For most Florida communities, landscaping is a major expense because grass and plantings require constant attention throughout the year. “Different communities have varying degrees of what they consider acceptable with respect to appearance,” Cohen says. “Upscale communities spend an extraordinary amount of money on landscaping. It’s the fingerprint for many communities—one of the few elements any visitor can see and touch. In a declining economy, landscaping becomes a critical aspect of curb appeal.

“We work with a landscape architect—not just a contractor—to set up a physical plan, with each tree and flowerbed identified in detail so it all works together. We also look at maintenance issues and the health of plants under certain conditions. Since the white fly infestation began, people aren’t planting ficus any more. A lot more coco plum is going in.”

In some HOAs, individual residents may plant what they wish immediately surrounding their homes—within limits. The documents may specify what species are allowed. If a homeowner wishes to replace one species with another, perhaps substituting an oak tree for a palm, proposed changes must be shown on a survey and an architectural review board must approve. At A&N, Cohen says, “our staff landscape specialist works with property managers to be sure this is done properly.”

The property manager oversees landscaping and is present whenever the contractor is on-site, but “we intentionally do not have any relationship or ownership with a landscaping company. This protects our properties as far as bidding is concerned,” Cohen says.

Tobin Properties takes the opposite approach. “We have a landscaping division, a janitorial division, and a construction division,” Falconi says. “We don’t outsource to contractors.” Tobin doesn’t require that an association it manages take the entire package of services. “It’s à la carte,” Falconi says. “When someone is concerned about putting all their eggs in one basket, we say ‘let’s start with one service.’ If we’re the property managers and an association wants us to get three bids, we’ll submit ours first, then go out and get the others so the association can decide.”

Fiduciary Responsibility

Serving on a community association’s board in a voluntary non-paying capacity, “the primary focus of many board members is to be liked,” Cohen says—again, a mistake. “Confrontation over financial matters is frequent. Board members need a thick skin to protect the community by creating reserves, and by setting or increasing fees and assessments as needed.”

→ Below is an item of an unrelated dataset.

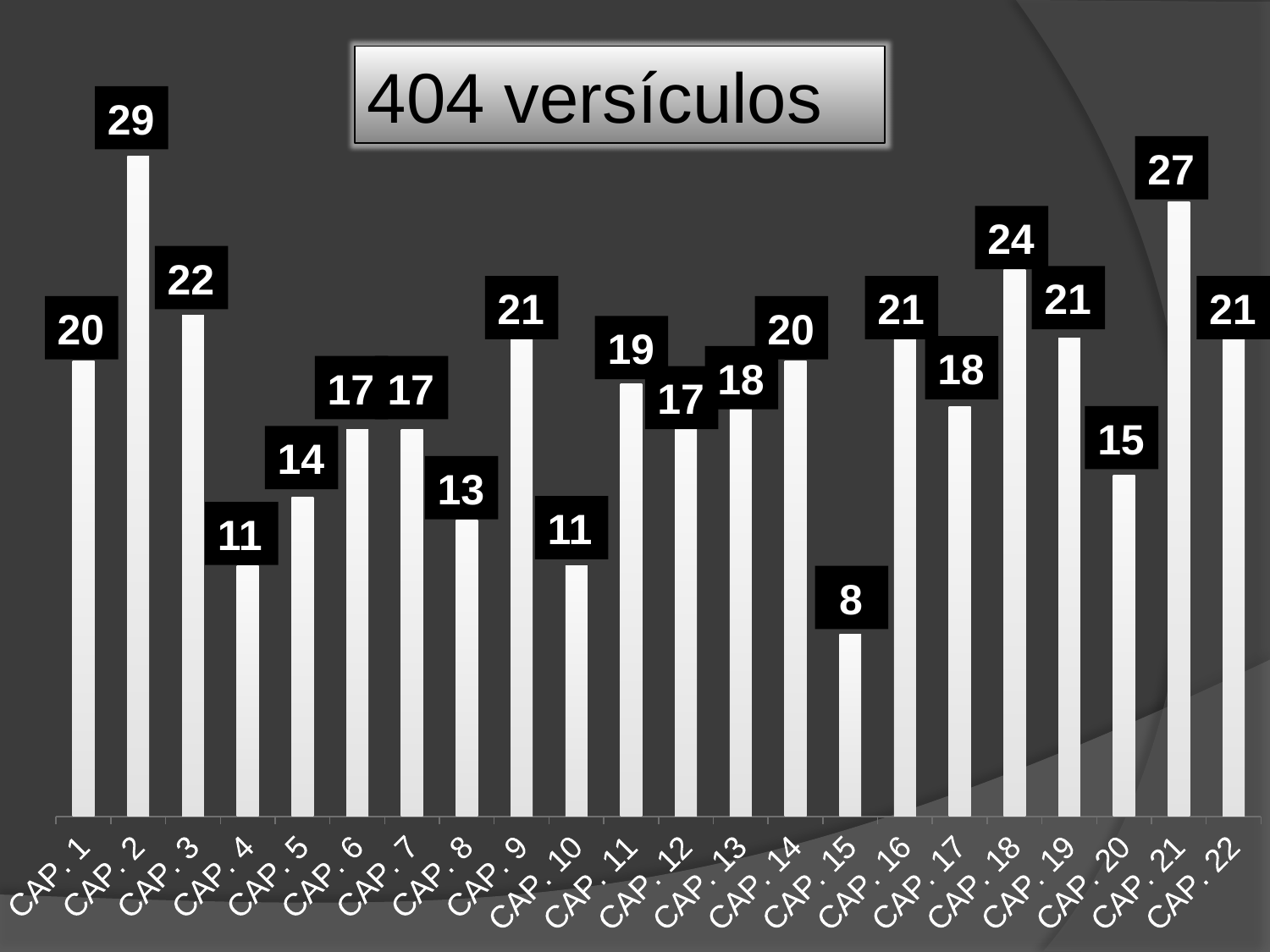
What is the difference between the values for CAP. 2 and CAP. 21? 2 What is the title shown on the slide? 404 versículos Which category has the lowest value? CAP. 15 What kind of chart is shown on the slide? Bar chart What is the value for CAP. 2? 29 What is the difference between the values for CAP. 18 and CAP. 4? 13 What is the value for CAP. 18? 24 Which category has the highest value? CAP. 2 What is the value for CAP. 15? 8 What is the value for CAP. 9? 21 Which is larger, the value for CAP. 3 or the value for CAP. 20? CAP. 3 How many categories are shown on the x axis? 22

“A board has to do the minimum required by law,” Arnold notes, but if the owners want more to be done, they must vote into office other people who will do more. Then the new board may antagonize the owners by raising fees and calling for assessments to fund the extra programs and projects. “It becomes a political thing,” Arnold says. “People get voted off and on, in an endless cycle.”

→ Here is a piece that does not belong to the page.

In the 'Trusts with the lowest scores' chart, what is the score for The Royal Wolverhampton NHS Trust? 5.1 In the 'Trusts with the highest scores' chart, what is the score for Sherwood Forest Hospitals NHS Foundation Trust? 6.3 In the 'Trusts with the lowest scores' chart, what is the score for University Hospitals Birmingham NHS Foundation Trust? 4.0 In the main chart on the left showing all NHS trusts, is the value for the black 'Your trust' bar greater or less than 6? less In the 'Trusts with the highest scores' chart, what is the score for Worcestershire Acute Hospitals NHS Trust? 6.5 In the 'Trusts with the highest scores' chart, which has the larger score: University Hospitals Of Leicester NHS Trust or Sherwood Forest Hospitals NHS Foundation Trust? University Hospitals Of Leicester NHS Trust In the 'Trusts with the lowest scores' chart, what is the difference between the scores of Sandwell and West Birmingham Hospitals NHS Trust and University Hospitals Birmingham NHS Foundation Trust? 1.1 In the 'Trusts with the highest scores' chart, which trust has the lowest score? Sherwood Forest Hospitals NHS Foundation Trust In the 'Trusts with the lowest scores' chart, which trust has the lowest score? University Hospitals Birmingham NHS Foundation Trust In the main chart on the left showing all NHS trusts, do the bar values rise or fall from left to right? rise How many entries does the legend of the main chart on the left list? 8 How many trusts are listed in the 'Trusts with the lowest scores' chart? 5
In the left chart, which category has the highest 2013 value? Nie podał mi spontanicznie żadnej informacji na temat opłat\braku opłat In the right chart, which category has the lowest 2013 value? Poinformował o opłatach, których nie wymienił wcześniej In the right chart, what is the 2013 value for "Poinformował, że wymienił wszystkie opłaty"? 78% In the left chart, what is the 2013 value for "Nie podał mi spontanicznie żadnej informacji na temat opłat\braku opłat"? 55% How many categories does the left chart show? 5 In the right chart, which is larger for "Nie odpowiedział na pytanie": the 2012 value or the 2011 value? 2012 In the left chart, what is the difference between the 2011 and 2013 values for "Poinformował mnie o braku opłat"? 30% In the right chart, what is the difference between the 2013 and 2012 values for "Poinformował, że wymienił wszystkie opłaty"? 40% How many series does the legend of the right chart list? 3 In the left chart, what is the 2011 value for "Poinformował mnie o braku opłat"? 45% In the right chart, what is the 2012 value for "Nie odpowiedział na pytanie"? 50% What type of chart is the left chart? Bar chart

A board’s fiduciary responsibility also extends to the wise stewardship of reserves, maintenance fees, and other incoming revenues that must be invested in a secure manner until they are needed. Security is the watchword, Cohen says; risk is unacceptable. That leaves out pork bellies; penny stocks on which a board member’s stockbroker brother has a hot tip about; and other speculative investment vehicles.

Unfortunately, in the current economic climate, most minimum-risk investments pay miniscule interest. What’s more, the Federal Deposit Insurance Corporation insures normal bank accounts and certificates of deposit to a maximum of just $100,000. Thus, a community with reserves of $500,000 or more would have to place its funds in multiple accounts to maintain full FDIC coverage.

Cohen points to amalgamated banks, in which several banks come together under one umbrella relationship, as a source of higher returns. “Our controller keeps up to date on programs that amalgamated banks operate,” he says. “The funds we put into these programs are fully insured by the FDIC, but these amalgamated banks can insure deposits up to $1 million. Because the pile of money is greater, we can earn a better-than-average market rate.”

George Leposky is a freelance writer and editor living in Miami, Florida.